**DIRECTIONS FOR THIS TASK**
Everything in the data below is left aside except the lines from the one containing "Consider this experimental" through the one containing "Given this setup, evaluate"; repeat those exactly.

**DATASET EXTRACT**
*-*-*
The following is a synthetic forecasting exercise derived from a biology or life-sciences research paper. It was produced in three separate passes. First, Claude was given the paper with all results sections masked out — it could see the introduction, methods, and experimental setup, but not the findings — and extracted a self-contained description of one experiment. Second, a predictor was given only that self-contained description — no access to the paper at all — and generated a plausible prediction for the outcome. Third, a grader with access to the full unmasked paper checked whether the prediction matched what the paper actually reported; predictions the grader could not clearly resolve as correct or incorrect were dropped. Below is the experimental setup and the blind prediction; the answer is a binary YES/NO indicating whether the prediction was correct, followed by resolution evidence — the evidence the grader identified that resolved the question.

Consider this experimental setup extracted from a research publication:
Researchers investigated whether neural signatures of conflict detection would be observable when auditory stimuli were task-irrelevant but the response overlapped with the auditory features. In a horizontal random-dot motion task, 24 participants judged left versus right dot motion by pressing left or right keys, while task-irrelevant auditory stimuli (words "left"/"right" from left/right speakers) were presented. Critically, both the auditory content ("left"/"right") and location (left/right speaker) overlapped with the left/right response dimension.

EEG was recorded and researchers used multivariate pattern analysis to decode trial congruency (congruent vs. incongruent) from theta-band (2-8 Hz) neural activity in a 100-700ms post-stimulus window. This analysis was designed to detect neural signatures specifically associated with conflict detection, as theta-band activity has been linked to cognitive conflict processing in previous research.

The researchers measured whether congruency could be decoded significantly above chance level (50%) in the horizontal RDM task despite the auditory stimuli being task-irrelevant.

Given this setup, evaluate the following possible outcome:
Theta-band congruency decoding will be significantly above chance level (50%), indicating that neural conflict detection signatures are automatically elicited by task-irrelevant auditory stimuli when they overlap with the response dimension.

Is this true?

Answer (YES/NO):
*-*-*
**RESULT FOR THIS TASK**
Consider this experimental setup extracted from a research publication:
Researchers investigated whether neural signatures of conflict detection would be observable when auditory stimuli were task-irrelevant but the response overlapped with the auditory features. In a horizontal random-dot motion task, 24 participants judged left versus right dot motion by pressing left or right keys, while task-irrelevant auditory stimuli (words "left"/"right" from left/right speakers) were presented. Critically, both the auditory content ("left"/"right") and location (left/right speaker) overlapped with the left/right response dimension.

EEG was recorded and researchers used multivariate pattern analysis to decode trial congruency (congruent vs. incongruent) from theta-band (2-8 Hz) neural activity in a 100-700ms post-stimulus window. This analysis was designed to detect neural signatures specifically associated with conflict detection, as theta-band activity has been linked to cognitive conflict processing in previous research.

The researchers measured whether congruency could be decoded significantly above chance level (50%) in the horizontal RDM task despite the auditory stimuli being task-irrelevant.

Given this setup, evaluate the following possible outcome:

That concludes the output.